Kuwait must maintain momentum

25 August 2015

Government cannot let lower oil prices derail vital infrastructure schemes

August has been one of the busiest months in Kuwait’s projects market for the best part of a decade. In addition to the sheer value of contracts awarded or approved, what is noticeable is the diverse nature of the projects, from oil refinery schemes to airport projects.

All within a week of each other, the final package on the $11.5bn Al-Zour New Refinery Project (NRP) was awarded, the $4.3bn contract for the new airport terminal was approved and prequalifiers were announced for the country’s next independent water and power projects (IWPPs).

All these projects have been in the planning and tendering stages for several years.

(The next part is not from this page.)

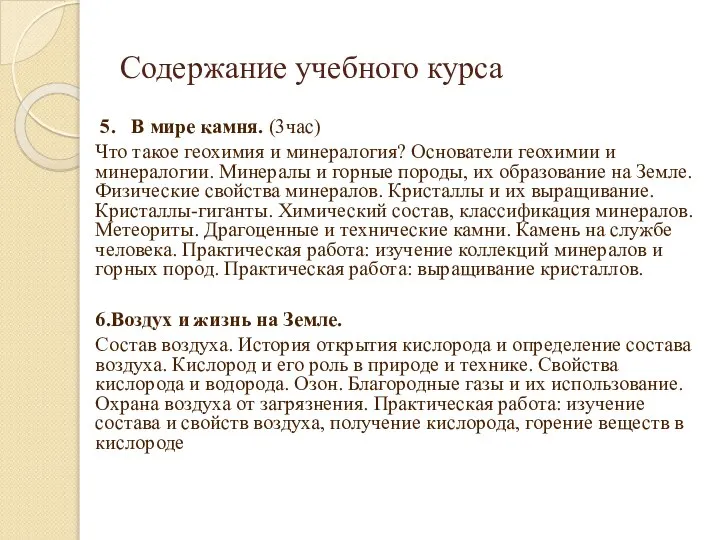 Содержание учебного курса

5. В мире камня. (3час)

Что такое геохимия и минералогия? Основатели геохимии и минералогии. Минералы и горные породы, их образование на Земле. Физические свойства минералов. Кристаллы и их выращивание. Кристаллы-гиганты. Химический состав, классификация минералов. Метеориты. Драгоценные и технические камни. Камень на службе человека. Практическая работа: изучение коллекций минералов и горных пород. Практическая работа: выращивание кристаллов.

6.Воздух и жизнь на Земле.

Состав воздуха. История открытия кислорода и определение состава воздуха. Кислород и его роль в природе и технике. Свойства кислорода и водорода. Озон. Благородные газы и их использование. Охрана воздуха от загрязнения. Практическая работа: изучение состава и свойств воздуха, получение кислорода, горение веществ в кислороде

As a result, progress has been welcomed from not just within Kuwait, but throughout the region’s business and industry sectors, many of which had started to doubt Kuwait’s ability to deliver on its development programmes.

While the $28bn-plus worth of contracts that have been awarded in the country in 2015 to date is impressive and shows a commitment to delivering on long-delayed projects, it is important this momentum continues and progress is made with vital utilities, transport and housing programmes.

The problem facing government clients, which still dominate Kuwait’s projects market, is low oil prices, which have fallen even further as a result of the current Chinese currency crisis.

With oil-reliant economies such as Kuwait, it is only a matter of time before the sharp fall in government income forces cutbacks in government spending. However, it is imperative in the short-to-medium term that Kuwait completes what it has planned if it is to meet the needs of its growing population and begin to diversify its economy.

As a result of underinvestment over the past two decades, largely due to slow progress with key infrastructure schemes, the country has built up healthy budget surpluses that it can tap into. This underinvestment has resulted in Kuwait falling behind its GCC neighbours in terms of diversifying its economy.

As the drop in oil prices has shown, diversification is vital for long-term economic development. To ensure it is better placed to deal with future shocks in crude prices, Kuwait must ensure it proceeds with the rest of its vital infrastructure programme now.